On the day of its birth, the party held its first public meeting at Armanitola in Dhaka under the chairmanship of Bhasani. After its second meeting in the same venue on October 11, he and many other leaders of the new party were arrested while heading a procession of hunger strikers moving towards the government secretariat to protest against the famine conditions prevailing in the province. When his life was at risk due to his protracted hunger-strike, Bhasani was released from jail in 1950.
On 21 February 1952 several students taking part in the language movement were killed in a police firing in Dhaka. Bhasani strongly condemned the brutality of the government. He was arrested on February 23 from his village home and sent behind the bar. In the politics of East Bengal in the early 1950s Bhasani emerged as the most vocal and respected politician of the time. As president of the Awami Muslim League, Bhasani played the crucial role in forging a unity among five opposition political parties by forming an alliance called the united front. In the elections held in March 1954 the United Front won 223 seats as against the Muslim League's 7 seats.

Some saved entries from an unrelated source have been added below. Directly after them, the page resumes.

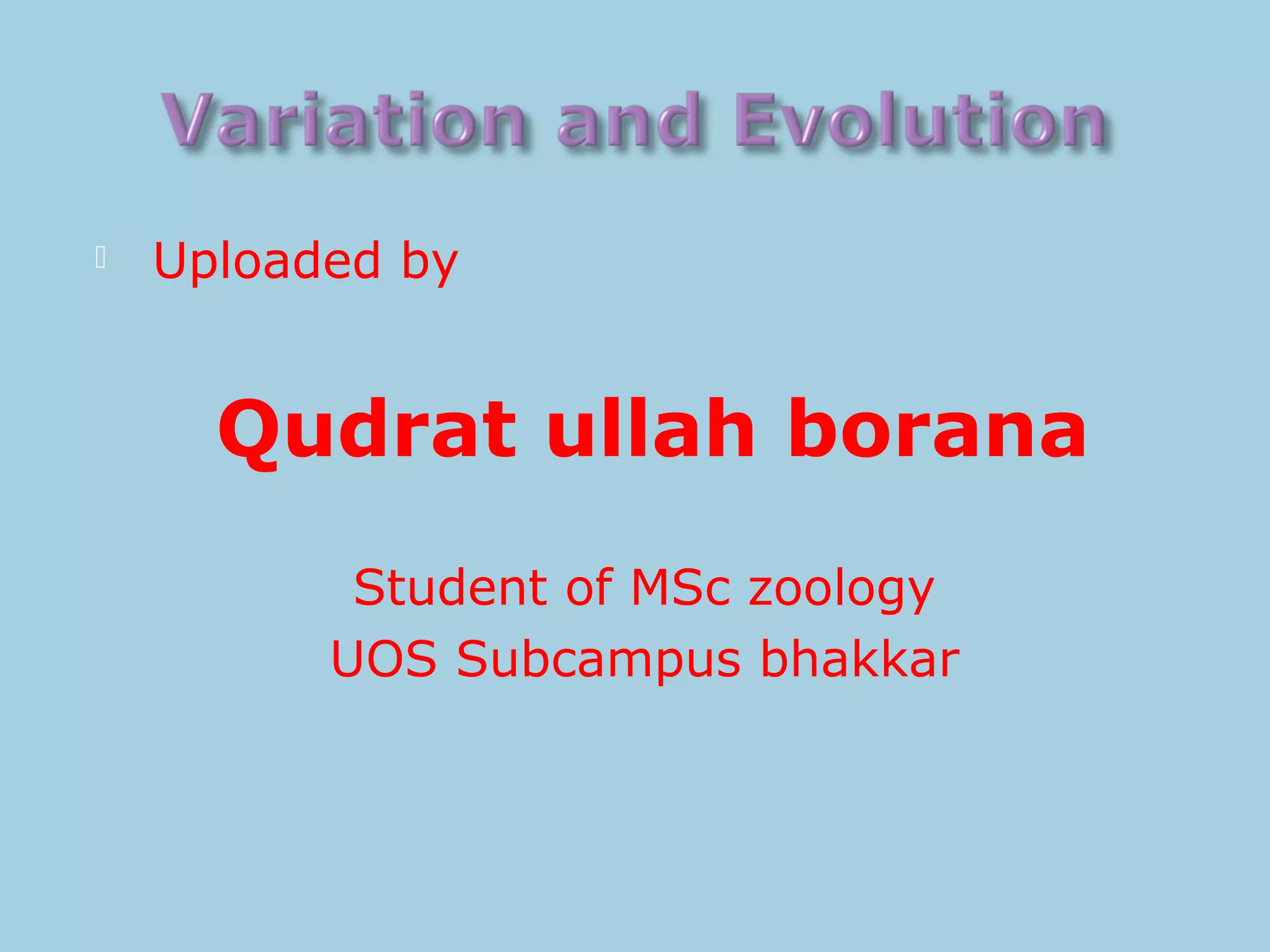 Variation and Evolution

Uploaded by

Qudrat ullah borana

Student of MSc zoology
UOS Subcampus bhakkar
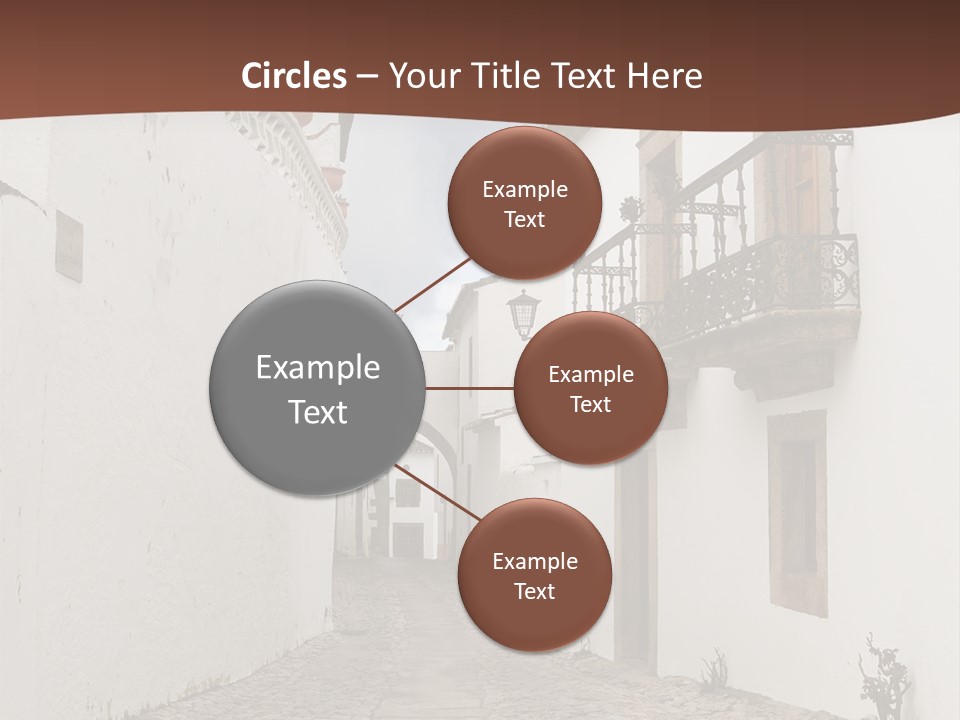 Circles – Your Title Text Here

Example Text

Example Text

Example Text

Example Text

He became president of the Adamjee Jute Mills Mazdoor Union and the East Pakistan Railway Employees League. The Maulana was made to preside over two massive workers's rallies organized by the communists on May Day in 1954 in Dhaka and Narayanganj. The same year he was made president of the East Pakistan Peasants' Association. Soon after, he was made president of the East Pakistan chapter of the communist-dominated International Peace Committee. In that capacity, he went to Stockholm to attend the World Peace Conference in 1954.
In 1957 he formed a new party, called the National Awami Party (NAP), with himself as president and Mahmudul Huq Osmani from West Pakistan as secretarygeneral.
Bhasani was interned once again when Pakistan's army chief General Mohammad Ayub Khan seized power in 1958. After his release from confinement in 1963, the Maulana went on a visit to China and also to Havana in 1964 to attend the World Peace Conference. In 1967 the socialist world split into pro-Soviet and pro-China blocs. The East Pakistan NAP also split with the Maulana leading the pro-China fraction.
With the beginning of the Liberation War in 1971 Maulana Bhasani took refuge in India, but he had to spend the entire period of the liberation war in confinement in Delhi. One of his first demands after return to Dhaka (22nd January, 1972) was to withdraw Indian troops from the soil of Bangladesh. On February 25 he started publishing a weekly ‘Haq Katha’ and it soon gained wide circulation. The paper was soon banned. After the parliamentary elections in 1973, the Maulana started a hunger strike to protest against the food crisis, rise of price of essential commodities, and deteriorating law and order situation.
In 1974 Bhasani founded Hukumat-e-Rabbania order and declared a zihad or holy war against the Awami League government and Indo-Soviet overlord-ship. In April 1974 a 6-party united front was formed under the Maulana's leadership. On June 30 the Maulana was arrested and interned at Santosh in Tangail. On 16th May, 1976 he led a long march from Rajshahi towards India's Farakka Barrage to protest against plans to deprive Bangladesh of its rightful share of the Ganges waters. On 2nd October, 1976 he formed a new organization, Khodai Khidmatgar, and continued to work for his Islamic University at Santosh. He also set up
--a technical education college
--a school for girls and a children's centre at Santosh
--Nazrul Islam College at Panchbibi
--Maulana Mohammad Ali College at Kagmari.
He had earlier set up 30 educational institutions in Assam.